Aufgabe 1: Fügen Sie aus der Auflistung den Abschnitt von der Zeile, die „How far removed are“ enthält, bis zum Ende der Auflistung als nummerierte Liste ein, wobei beide Grenzen eingeschlossen sind. Lassen Sie Leerzeilen und die Bilder weg.

Textauszug:
Während der Fahrt durch Windhoek fällt mir als erstes auf, dass fast alle Häuser durch hohe Mauern, Stacheldraht und/oder Elektrozäune gesichert sind. Dies wirkt befremdlich auf mich. Ich vermute, dass aufgrund hoher Kriminalität ein solcher Schutz des Eigentums erforderlich ist.
Gegen 7:30 Uhr bin ich in meinem Zimmer und lege mich erst einmal bis 10 Uhr schlafen. Nach dem erholsamen Schlaf sortiere ich meine Sachen und mache mich mit der Lodge vertraut. Anschließend mache ich mich zu einem Supermarkt auf.
Von der Rezeption habe ich eine grobe Skizze erhalten. Da die Lodge am Stadtrand liegt, muss ich etwas weiter laufen. Es sind kaum Menschen und Autos auf den Straßen. Das bedeutet, dass ich besonders auffalle. Oft werde ich von Taxifahrern angehupt, manchmal auch direkt angesprochen. Ich gehe jedoch unbeirrt weiter.
An manchen Straßenkreuzungen stehen viele schwarze Männer und scheinen auf etwas zu warten. Einige rufen mir etwas hinterher. Ein weiterer Punkt, den ich bei der Stadtführung am Nachmittag in Erfahrung bringen möchte.
Als die Straße einen Bogen macht, der nicht mehr auf der Skizze eingetragen ist, wird mir klar, dass ich mich verlaufen haben muss. Glücklicherweise ist ein Arbeiter in der Nähe. Ich frage ihn nach dem Supermarkt. Sein Englisch ist nicht so gut, so verständigen wir uns teilweise mit den Händen. Es stellt sich heraus, dass ich an der letzten Kreuzung hätte rechts abbiegen müssen.
Etwa 15 Minuten später habe ich den Supermarkt schließlich erreicht und decke mich mit etwas Lebensmitteln und Getränken ein. Gegen 12:30 Uhr bin ich wieder in der Lodge. Mein erstes "kleines Abenteuer" ist damit beendet.

Aufgabenmaterial:
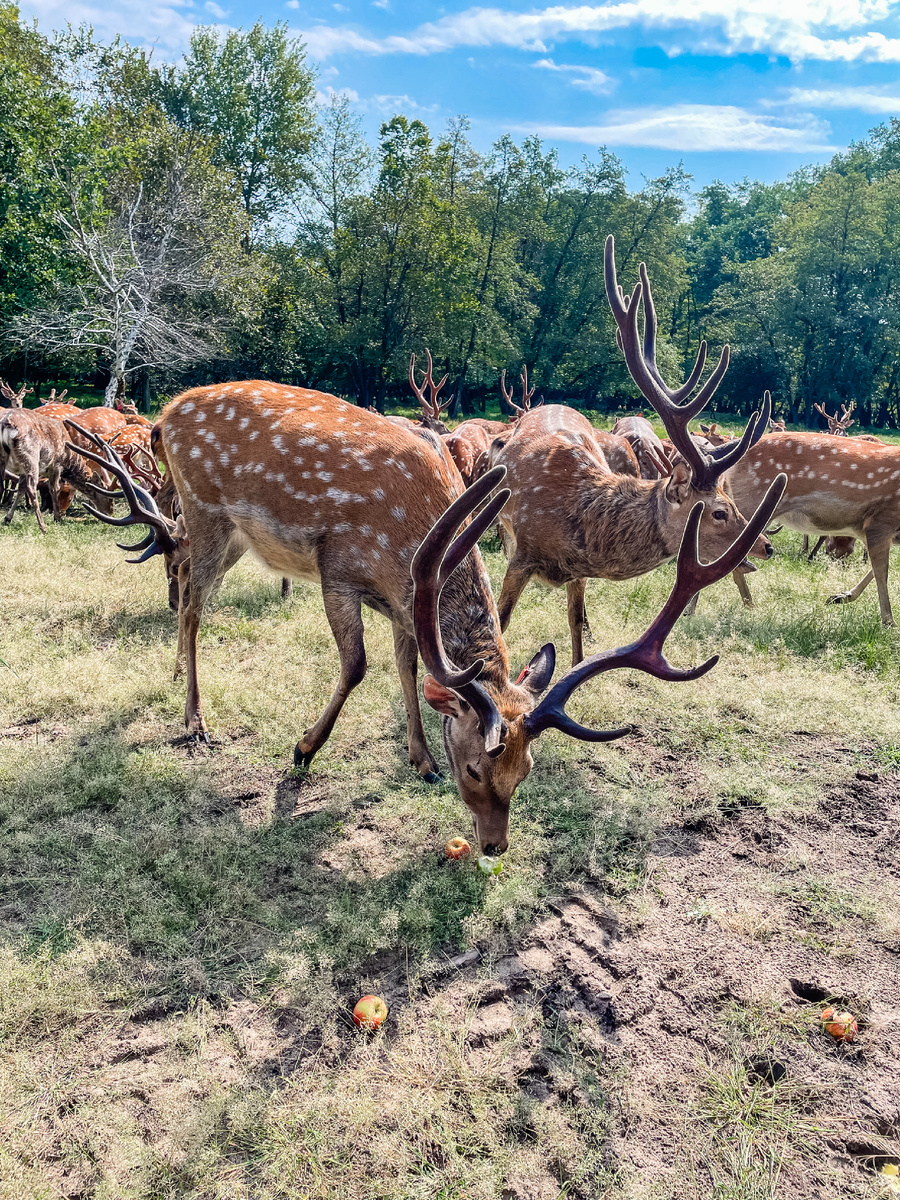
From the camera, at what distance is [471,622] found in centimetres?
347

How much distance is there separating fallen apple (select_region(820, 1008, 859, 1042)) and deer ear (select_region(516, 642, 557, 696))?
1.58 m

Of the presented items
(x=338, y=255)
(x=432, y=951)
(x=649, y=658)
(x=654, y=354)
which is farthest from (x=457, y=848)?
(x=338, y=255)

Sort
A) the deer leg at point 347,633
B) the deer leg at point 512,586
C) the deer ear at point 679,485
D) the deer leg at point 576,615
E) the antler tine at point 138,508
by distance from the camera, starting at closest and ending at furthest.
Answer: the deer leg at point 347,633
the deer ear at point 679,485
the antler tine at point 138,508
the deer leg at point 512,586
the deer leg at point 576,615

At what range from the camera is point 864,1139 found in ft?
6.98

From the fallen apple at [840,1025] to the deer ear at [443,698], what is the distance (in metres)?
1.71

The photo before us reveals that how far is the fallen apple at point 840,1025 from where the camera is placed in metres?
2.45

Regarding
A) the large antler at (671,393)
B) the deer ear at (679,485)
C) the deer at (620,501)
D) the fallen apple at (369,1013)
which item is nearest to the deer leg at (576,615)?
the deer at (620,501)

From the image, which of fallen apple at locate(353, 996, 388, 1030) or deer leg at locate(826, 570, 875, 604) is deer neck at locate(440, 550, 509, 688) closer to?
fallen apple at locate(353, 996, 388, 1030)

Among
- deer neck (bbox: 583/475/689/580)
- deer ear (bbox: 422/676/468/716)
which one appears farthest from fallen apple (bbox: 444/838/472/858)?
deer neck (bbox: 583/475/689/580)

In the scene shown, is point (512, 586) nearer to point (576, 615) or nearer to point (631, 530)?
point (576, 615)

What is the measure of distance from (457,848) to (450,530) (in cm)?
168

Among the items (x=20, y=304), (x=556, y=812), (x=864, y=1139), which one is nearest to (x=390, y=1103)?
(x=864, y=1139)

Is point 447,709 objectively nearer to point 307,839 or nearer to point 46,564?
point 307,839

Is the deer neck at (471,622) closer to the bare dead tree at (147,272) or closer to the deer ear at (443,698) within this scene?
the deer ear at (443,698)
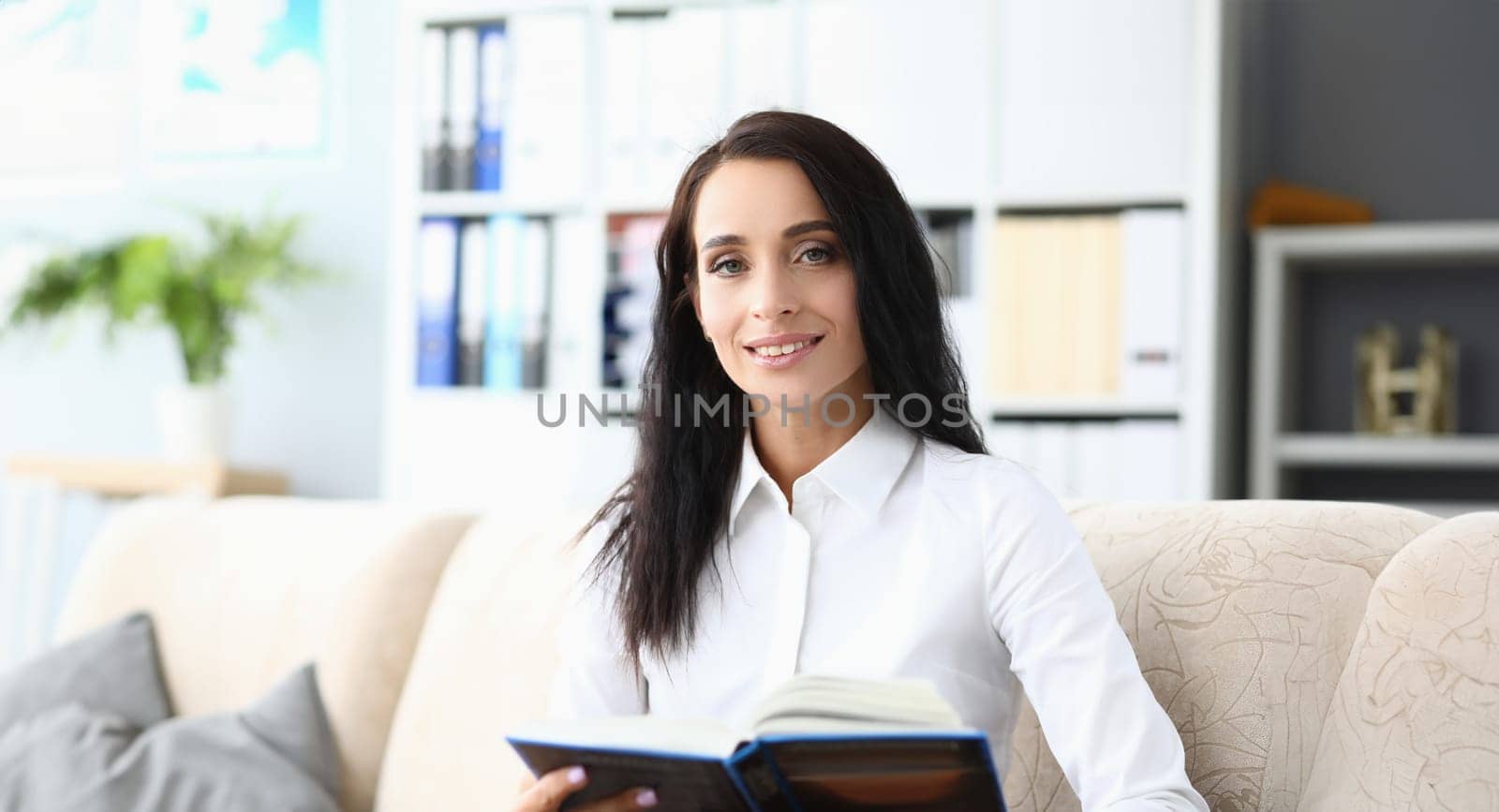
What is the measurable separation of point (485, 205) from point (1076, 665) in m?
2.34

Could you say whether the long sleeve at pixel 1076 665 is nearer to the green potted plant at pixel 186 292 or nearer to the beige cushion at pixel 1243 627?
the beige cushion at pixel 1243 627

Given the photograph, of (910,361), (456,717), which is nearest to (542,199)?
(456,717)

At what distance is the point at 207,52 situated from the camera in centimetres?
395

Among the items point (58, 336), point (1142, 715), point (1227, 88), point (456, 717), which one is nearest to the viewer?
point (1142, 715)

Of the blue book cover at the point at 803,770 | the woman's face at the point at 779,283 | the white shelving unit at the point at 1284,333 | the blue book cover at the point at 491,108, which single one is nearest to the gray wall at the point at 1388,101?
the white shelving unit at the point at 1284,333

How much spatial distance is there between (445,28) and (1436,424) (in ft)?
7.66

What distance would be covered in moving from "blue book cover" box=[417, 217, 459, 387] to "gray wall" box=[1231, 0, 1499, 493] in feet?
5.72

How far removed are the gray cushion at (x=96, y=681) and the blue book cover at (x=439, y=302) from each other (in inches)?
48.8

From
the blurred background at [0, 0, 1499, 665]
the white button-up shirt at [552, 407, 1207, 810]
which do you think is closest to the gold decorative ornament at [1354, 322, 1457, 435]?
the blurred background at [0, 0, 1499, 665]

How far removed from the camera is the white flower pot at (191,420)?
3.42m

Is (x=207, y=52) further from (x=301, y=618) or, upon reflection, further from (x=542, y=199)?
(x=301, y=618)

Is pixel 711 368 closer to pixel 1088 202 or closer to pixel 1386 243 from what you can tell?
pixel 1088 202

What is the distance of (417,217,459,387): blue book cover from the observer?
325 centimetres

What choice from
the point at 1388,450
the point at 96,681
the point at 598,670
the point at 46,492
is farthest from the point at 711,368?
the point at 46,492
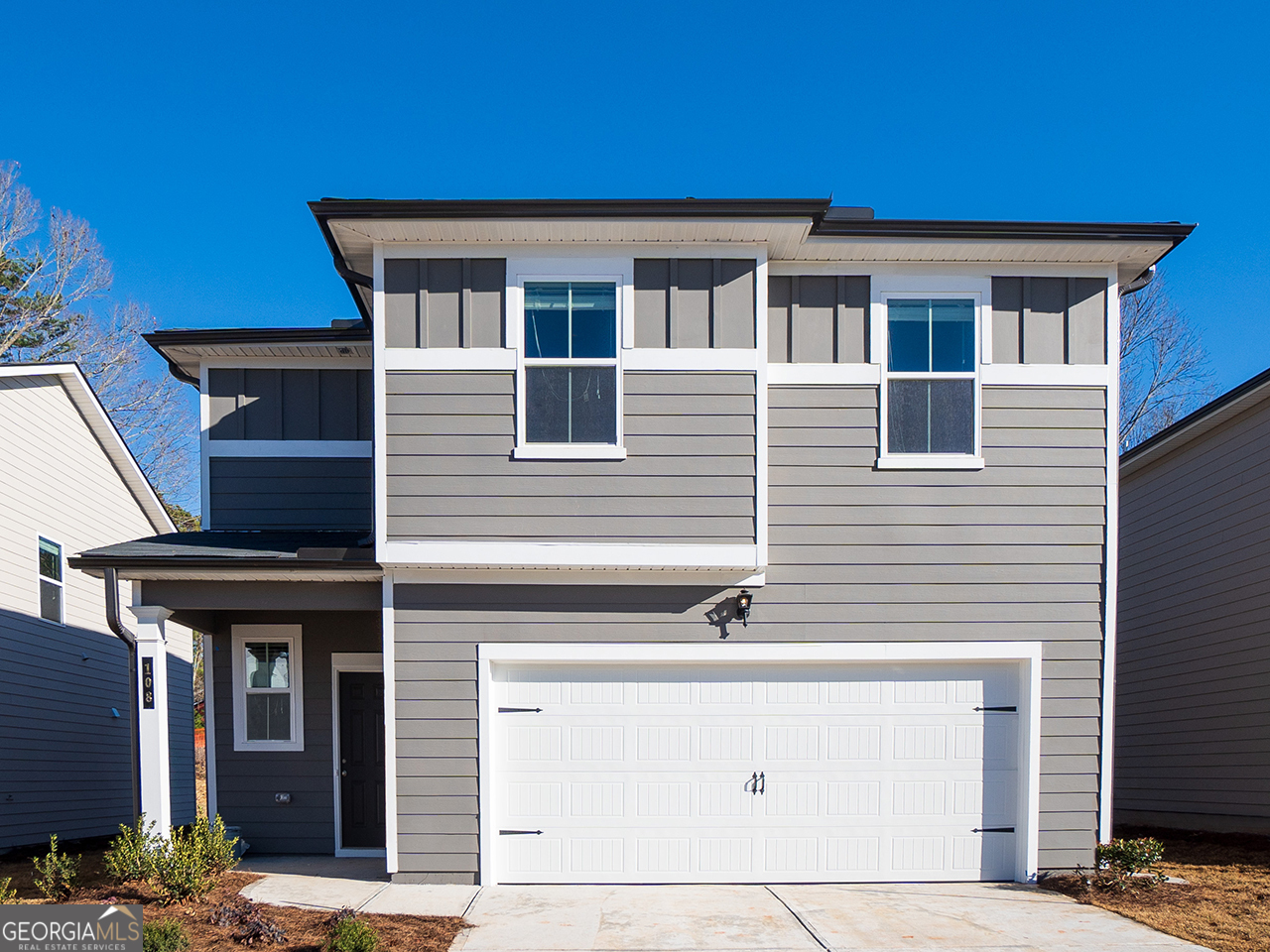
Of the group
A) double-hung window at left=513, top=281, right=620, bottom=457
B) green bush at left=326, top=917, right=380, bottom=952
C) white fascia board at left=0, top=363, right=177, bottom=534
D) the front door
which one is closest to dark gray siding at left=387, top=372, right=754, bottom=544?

Aufgabe 2: Geben Sie aus dem Textauszug über Windhoek den Abschnitt von „Von der Rezeption“ bis einschließlich „Erfahrung bringen möchte.“ wortgetreu wieder.

Antwort 1:
1. How far removed are the gray cushion at (x=96, y=681) and the blue book cover at (x=439, y=302) from each other (in inches)?
2. 48.8
3. From
4. the blurred background at [0, 0, 1499, 665]
5. the white button-up shirt at [552, 407, 1207, 810]
6. which do you think is closest to the gold decorative ornament at [1354, 322, 1457, 435]?
7. the blurred background at [0, 0, 1499, 665]
8. How far removed from the camera is the white flower pot at (191,420)?
9. 3.42m
10. Is (x=207, y=52) further from (x=301, y=618) or, upon reflection, further from (x=542, y=199)?
11. (x=301, y=618)
12. Is pixel 711 368 closer to pixel 1088 202 or closer to pixel 1386 243 from what you can tell?
13. pixel 1088 202
14. What is the distance of (417,217,459,387): blue book cover from the observer?
15. 325 centimetres
16. What choice from
17. the point at 1388,450
18. the point at 96,681
19. the point at 598,670
20. the point at 46,492
21. is farthest from the point at 711,368?
22. the point at 46,492
23. Of the group
24. A) double-hung window at left=513, top=281, right=620, bottom=457
25. B) green bush at left=326, top=917, right=380, bottom=952
26. C) white fascia board at left=0, top=363, right=177, bottom=534
27. D) the front door
28. which one is closest to dark gray siding at left=387, top=372, right=754, bottom=544?

Antwort 2:
Von der Rezeption habe ich eine grobe Skizze erhalten. Da die Lodge am Stadtrand liegt, muss ich etwas weiter laufen. Es sind kaum Menschen und Autos auf den Straßen. Das bedeutet, dass ich besonders auffalle. Oft werde ich von Taxifahrern angehupt, manchmal auch direkt angesprochen. Ich gehe jedoch unbeirrt weiter.
An manchen Straßenkreuzungen stehen viele schwarze Männer und scheinen auf etwas zu warten. Einige rufen mir etwas hinterher. Ein weiterer Punkt, den ich bei der Stadtführung am Nachmittag in Erfahrung bringen möchte.